Разумеется, ему не нужно было прятать бумаги, зашифровывать имена, заучивать наизусть абзацы текста — в надежде, что только память, верная подруга узника, надёжно сохранит написанное. То и дело случались оказии для отсылки почты влиятельному графу. Едва умерла Екатерина II, Павел вернул Радищева из ссылки и разрешил поселиться в наследственном калужском имении безвыездно — но вскоре поднадзорный смог съездить к родителям в Саратовскую губернию и прожить там целый год. Переворот 11 марта 1801 года и восшествие на престол Александра I вернули к государственным делам графа А. Р. Воронцова, и немедленно его протеже Радищев не только получил полную амнистию с возвращением дворянства и чинов (секунд-майора, асессора), но и был принят на службу в Комиссию по составлению законов.
Но что же писал, таил и прятал в эти годы Радищев, прятал столь глубоко, что и до сих пор не найдено? Увы, версия, будто после возвращения из ссылки он тайно дописывал «Путешествие из Петербурга в Москву», — это романтический миф оттепельных 1960-х в их благородном стремлении опереться на героических предшественников русского литературного подполья. Печальные обстоятельства последних лет жизни Радищева, которому поручено было изложить мысли о составлении законов, выразительно переданы Пушкиным. «Бедный Радищев, увлечённый предметом, некогда близким к его умозрительным занятиям, вспомнил старину и в проекте [“О законоположении”], представленном начальству, предался своим прежним мечтаниям. Граф Завадовский удивился молодости его седин и сказал ему с дружеским упреком: “Ах, Александр Николаевич, охота тебе пустословить по-прежнему! или мало тебе было Сибири?” В этих словах Радищев увидел угрозу. Огорчённый и испуганный, он возвратился домой, вспомнил о друге своей молодости, об лейпцигском студенте [Ф. В. Ушакове], подавшем ему некогда первую мысль о самоубийстве, и... отравился. Конец, им давно предвиденный и который он сам себе напророчил!»

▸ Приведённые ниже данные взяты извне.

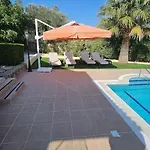 With Fabulous Barbeque House Вилла Кирения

Закалённый испытаниями зэк ГУЛАГа, уже и освободившись, мог неоднократно слышать «дружеские напоминания» о Сибири — но вряд ли это могло испугать его до смерти. Литературной тайнописи советского времени, как и всей литературе, попавшей, по слову Солженицына, «не в сверкающий поднебесный мир, а под потолок-укосину», вообще нелегко найти историческую параллель, даже из родного набора.

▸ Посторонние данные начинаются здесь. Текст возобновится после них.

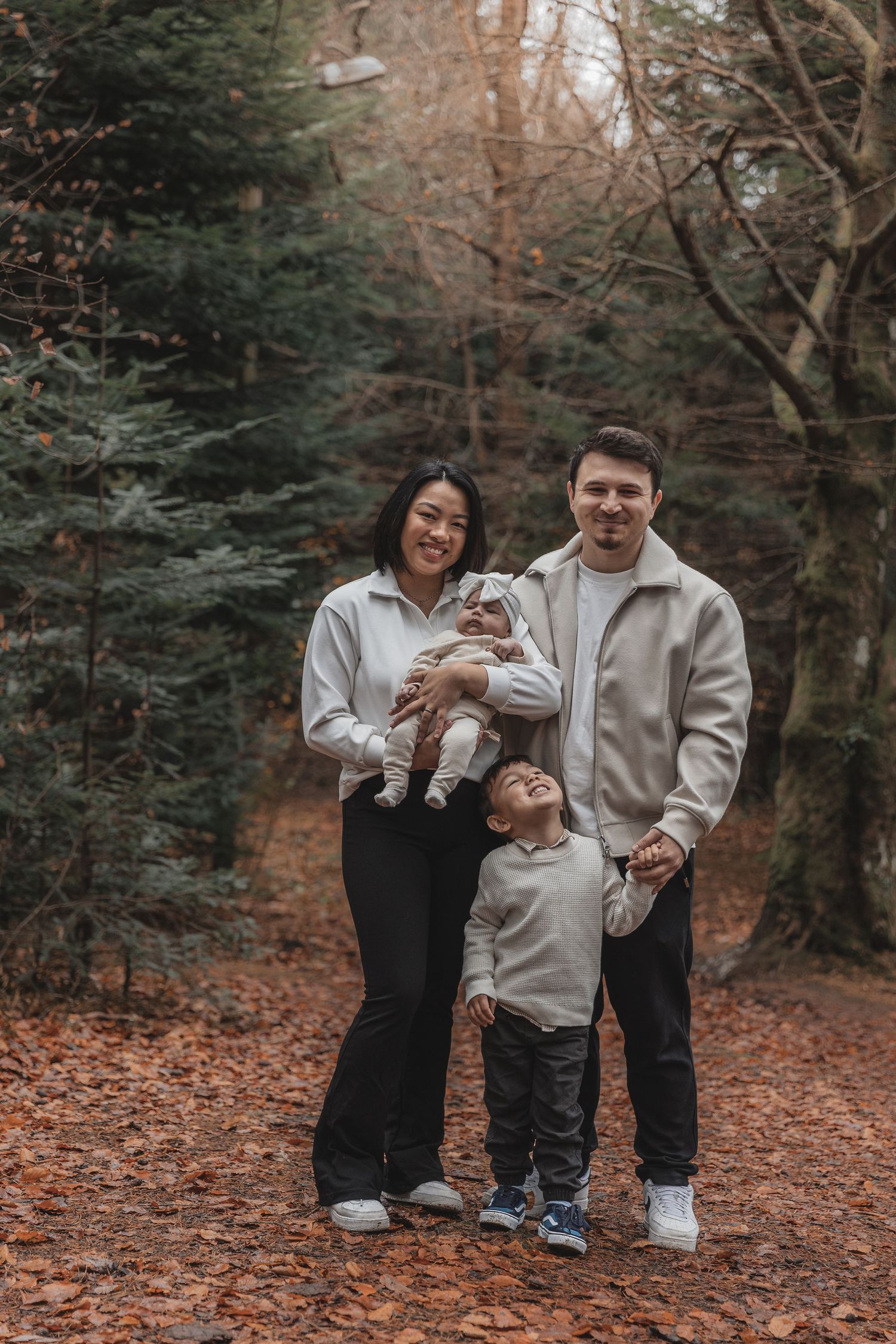 Family wearing coordinated neutral outfits poses together on fallen autumn leaves in a wooded forest setting.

Вот, к примеру, М. М. Щербатов, князь-Рюрикович в 37-м колене, энциклопедически образованный современник Радищева, обладатель колоссальной библиотеки на нескольких европейских языках, почётный член Академии наук, автор многотомной «Истории российской от древнейших времен», официальный российский историограф. Тайный советник, действительный камергер, сенатор, герольдмейстер, он, по поручению Екатерины II, был допущен к бумагам Петра Великого, и даже к тайным документам о царевиче Алексее, об отношениях Петра с Екатериной I. Щербатов заведует секретным делопроизводством по военному ведомству, является очевидцем многих событий екатерининского времени и прекрасно знает двор. Но ни один человек не догадывается, что помимо официальных трудов по древней Руси, которые выходят том за томом, этот блестящий вельможа и государственный деятель пишет потаенную историю России, пишет не для публикации, но исключительно для потомства и уже заранее определил, каким из его рукописей надлежит «скрыться в фамилии».